*** Task data Section Begins ***

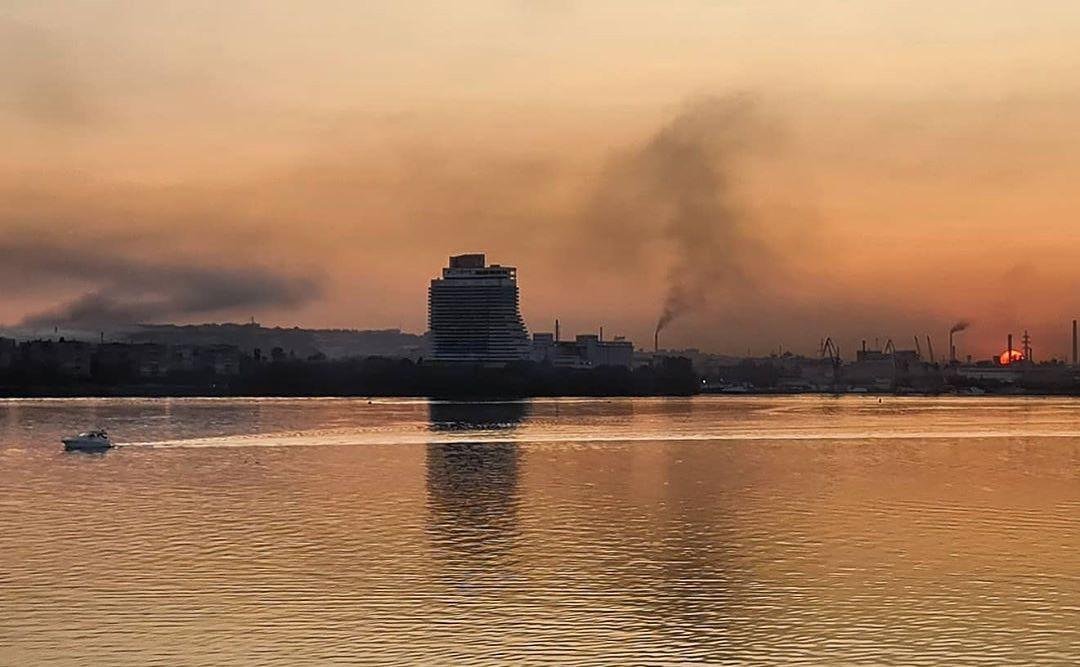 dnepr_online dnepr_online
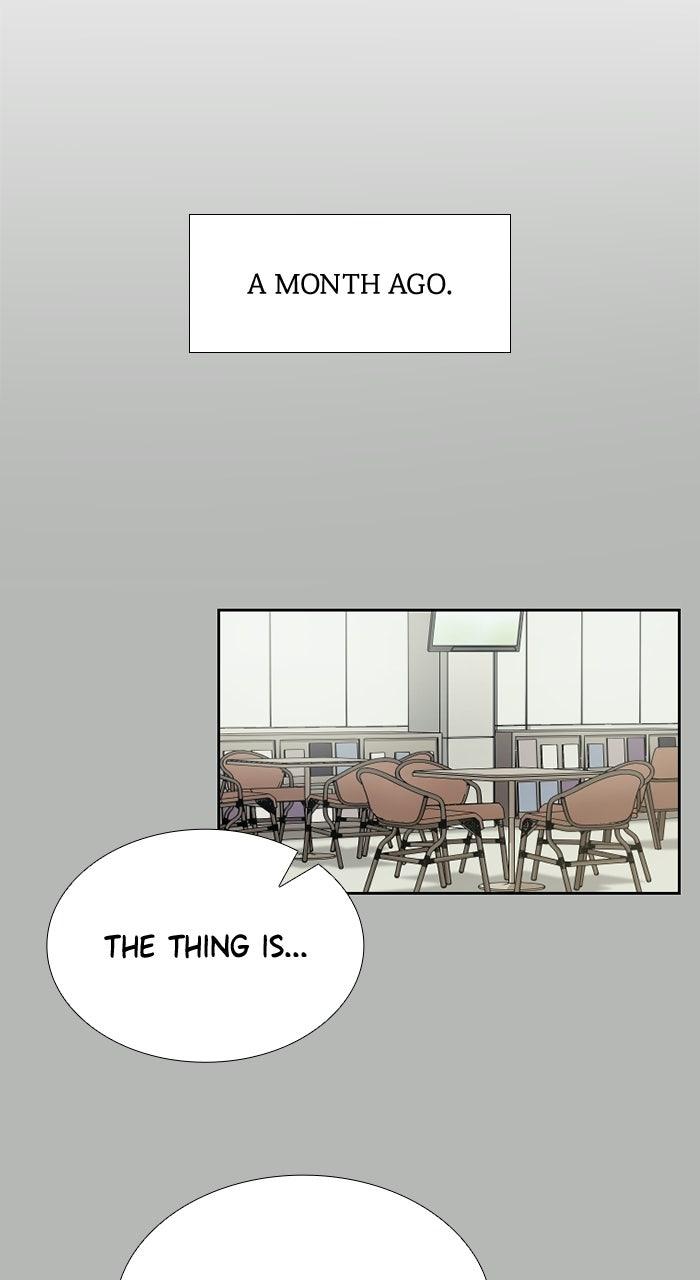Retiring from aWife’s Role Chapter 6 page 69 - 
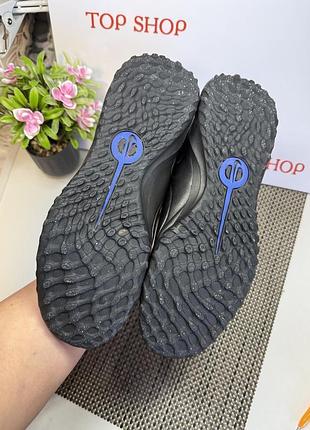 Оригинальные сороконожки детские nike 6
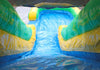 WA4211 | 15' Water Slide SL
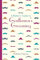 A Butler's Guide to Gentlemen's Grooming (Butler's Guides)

*** Task data Section Ends ***
*** Task data Section Begins ***

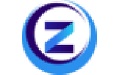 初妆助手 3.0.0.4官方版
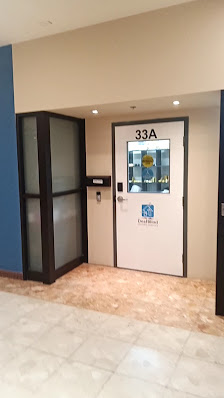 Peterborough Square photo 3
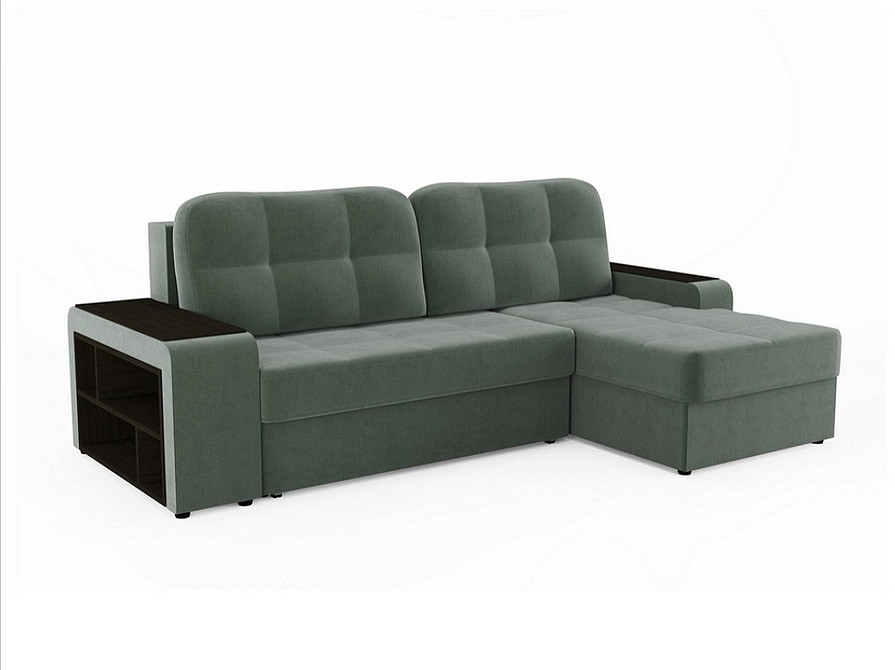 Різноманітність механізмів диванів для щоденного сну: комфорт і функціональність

*** Task data Section Ends ***

Your objective
Using the entries above, repeat exactly the lines from the one with "Оригинальные сороконожки детские nike 6" to the one with "A Butler's Guide", both included, and leave the pictures behind.

Result of the task
 Оригинальные сороконожки детские nike 6
 WA4211 | 15' Water Slide SL
 A Butler's Guide to Gentlemen's Grooming (Butler's Guides)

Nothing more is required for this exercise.